Levathes adds, "With the opening of the Grand Canal in 1415, there was no longer a need for oceangoing junks to carry southern grain supplies northward to feed the capital." Besides, while the Europeans wanted to sail to China and the Indies beause those places had things the Europeans badly wanted, Europe did not have anything that the Chinese wanted, or at the very least China evidently did not know enough about Europe to even consider whether it had anything to offer China.

Another thing that needs to be considered is that one of the factors that contributed to China falling behind may have been because it was one large state covering a territory that was greater in size than Western Europe and which was vastly more poweful than its immediate neighbors. If Chinese government policy shifted towards hostility to overseas trade and exploration, there was no alternative power base to turn to for patronage and support.

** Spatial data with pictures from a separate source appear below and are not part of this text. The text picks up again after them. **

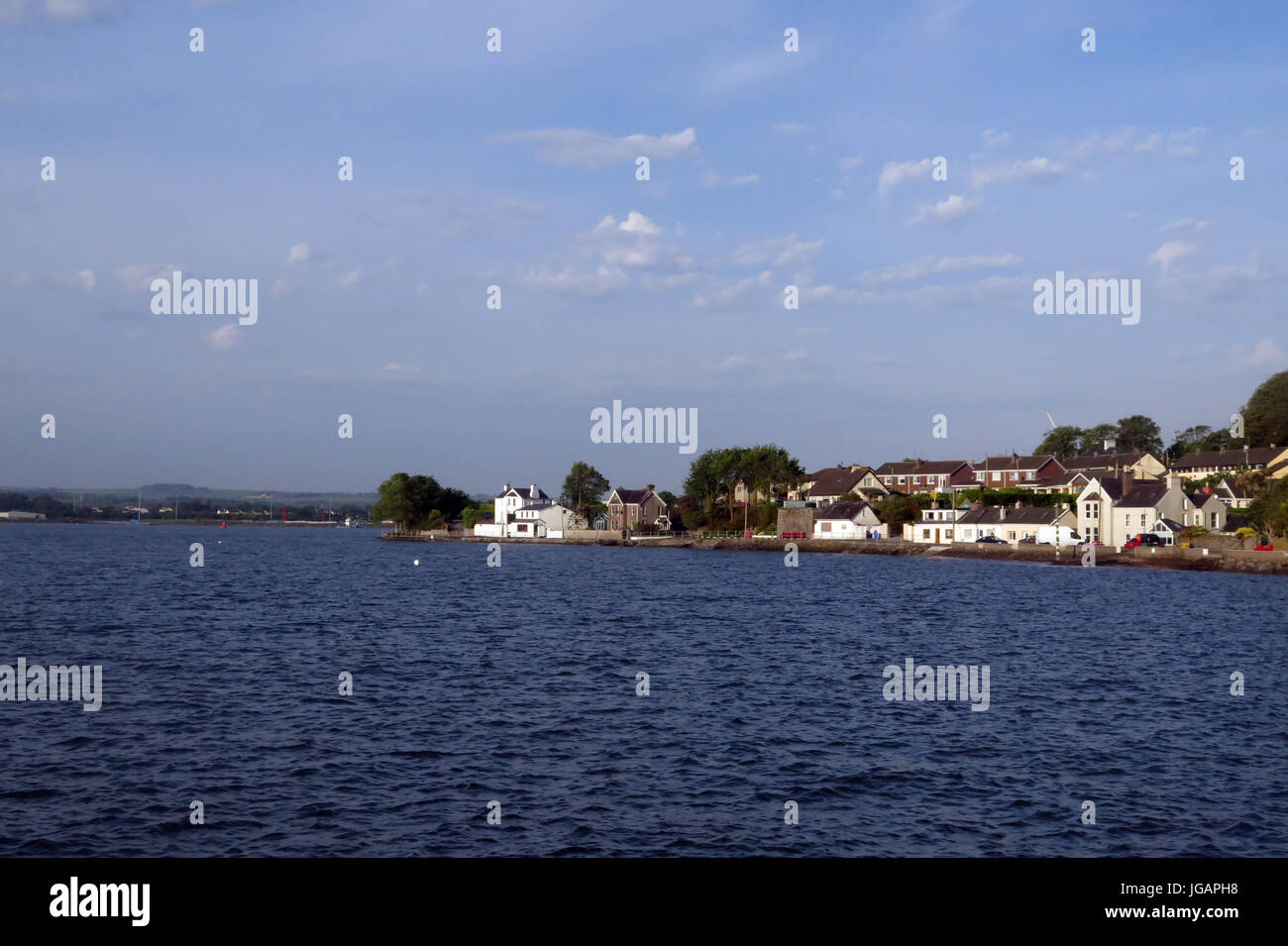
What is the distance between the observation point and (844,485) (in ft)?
575

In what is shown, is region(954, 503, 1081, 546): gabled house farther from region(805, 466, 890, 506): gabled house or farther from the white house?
the white house

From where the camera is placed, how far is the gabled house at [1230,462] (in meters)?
148

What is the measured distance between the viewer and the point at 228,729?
25000 mm

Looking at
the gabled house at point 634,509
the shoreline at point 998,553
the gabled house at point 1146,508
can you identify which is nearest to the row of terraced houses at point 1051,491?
the gabled house at point 1146,508

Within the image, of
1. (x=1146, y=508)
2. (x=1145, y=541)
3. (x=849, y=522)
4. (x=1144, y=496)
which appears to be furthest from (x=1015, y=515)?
(x=849, y=522)

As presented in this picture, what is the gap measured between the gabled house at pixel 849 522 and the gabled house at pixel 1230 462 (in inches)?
2125

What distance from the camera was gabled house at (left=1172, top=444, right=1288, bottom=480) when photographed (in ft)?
484

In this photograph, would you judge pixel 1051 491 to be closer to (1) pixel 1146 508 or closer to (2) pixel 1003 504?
(2) pixel 1003 504

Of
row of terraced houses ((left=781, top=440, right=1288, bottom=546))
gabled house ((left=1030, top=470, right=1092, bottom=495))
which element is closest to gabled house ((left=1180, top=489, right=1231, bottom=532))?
row of terraced houses ((left=781, top=440, right=1288, bottom=546))

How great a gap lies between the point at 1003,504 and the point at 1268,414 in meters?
63.4

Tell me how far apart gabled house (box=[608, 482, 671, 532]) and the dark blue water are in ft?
440
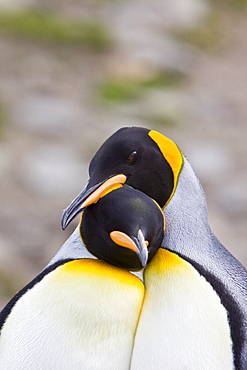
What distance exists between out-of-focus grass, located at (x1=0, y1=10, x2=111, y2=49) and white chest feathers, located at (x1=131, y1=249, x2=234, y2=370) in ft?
17.5

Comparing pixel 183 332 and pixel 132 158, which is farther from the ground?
pixel 132 158

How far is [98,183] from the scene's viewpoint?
1.90 m

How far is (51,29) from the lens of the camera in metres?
7.05

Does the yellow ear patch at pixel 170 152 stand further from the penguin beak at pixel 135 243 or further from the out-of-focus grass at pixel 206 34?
the out-of-focus grass at pixel 206 34

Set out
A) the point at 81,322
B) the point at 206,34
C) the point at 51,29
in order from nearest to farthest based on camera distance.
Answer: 1. the point at 81,322
2. the point at 51,29
3. the point at 206,34

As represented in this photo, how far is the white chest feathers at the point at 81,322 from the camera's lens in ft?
6.02

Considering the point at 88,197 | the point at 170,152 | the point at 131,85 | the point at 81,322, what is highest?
the point at 131,85

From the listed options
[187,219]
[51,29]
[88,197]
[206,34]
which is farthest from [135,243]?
[206,34]

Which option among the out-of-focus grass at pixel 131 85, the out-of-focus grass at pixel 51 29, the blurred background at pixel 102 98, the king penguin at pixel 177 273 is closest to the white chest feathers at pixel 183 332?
the king penguin at pixel 177 273

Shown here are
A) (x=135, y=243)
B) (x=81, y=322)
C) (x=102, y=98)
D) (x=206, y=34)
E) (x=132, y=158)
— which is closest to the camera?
(x=135, y=243)

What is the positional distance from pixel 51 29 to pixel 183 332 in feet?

Western Europe, on the other hand, consisted of numerous smaller kingdoms in competition with one another. So, in late 15th century Europe, a Genoese navigator named Christopher Columbus believes that he can reach China, Japan and the East Indies by sailing westward into the Atlantic. He can travel from one kingdom to another, pitching his idea to their respective monarchs, until at last Ferdinand and Isabela of Spain decide to support his venture. Then once it becomes apparent that vast, previously unknown lands have been found, just about every other European country with the means to build oceangoing ships wants to get in on the action.

Part of the problem in criticizing the Ming for turning inward in the 15th century is that it presupposes that the Ming should have had the foresight to see what is so clear to us today with the benefit of nearly 600 years of hindsight. Yes, they allowed their naval technology to decay at precisely the time when the seafaring kingdoms of Europe were beginning a series of voyages that would culminate in the first circumnavigation of the globe in 1522. But it would not be until the Opium War in 1839, a little over four hundred years after the last treasure fleet returned home, that the reality of their backwardness became apparent to the Chinese. You have to know you're in a race before you can realize that you've fallen behind.

But to circle back to the main point of this post, if Specter is going to rightly criticize people who base their beliefs on incorrect information or forgetting the past, then he shouldn't rely on the work of pseudo historians and lazy generalizations to make his point. It only serves to undermine his own credibility.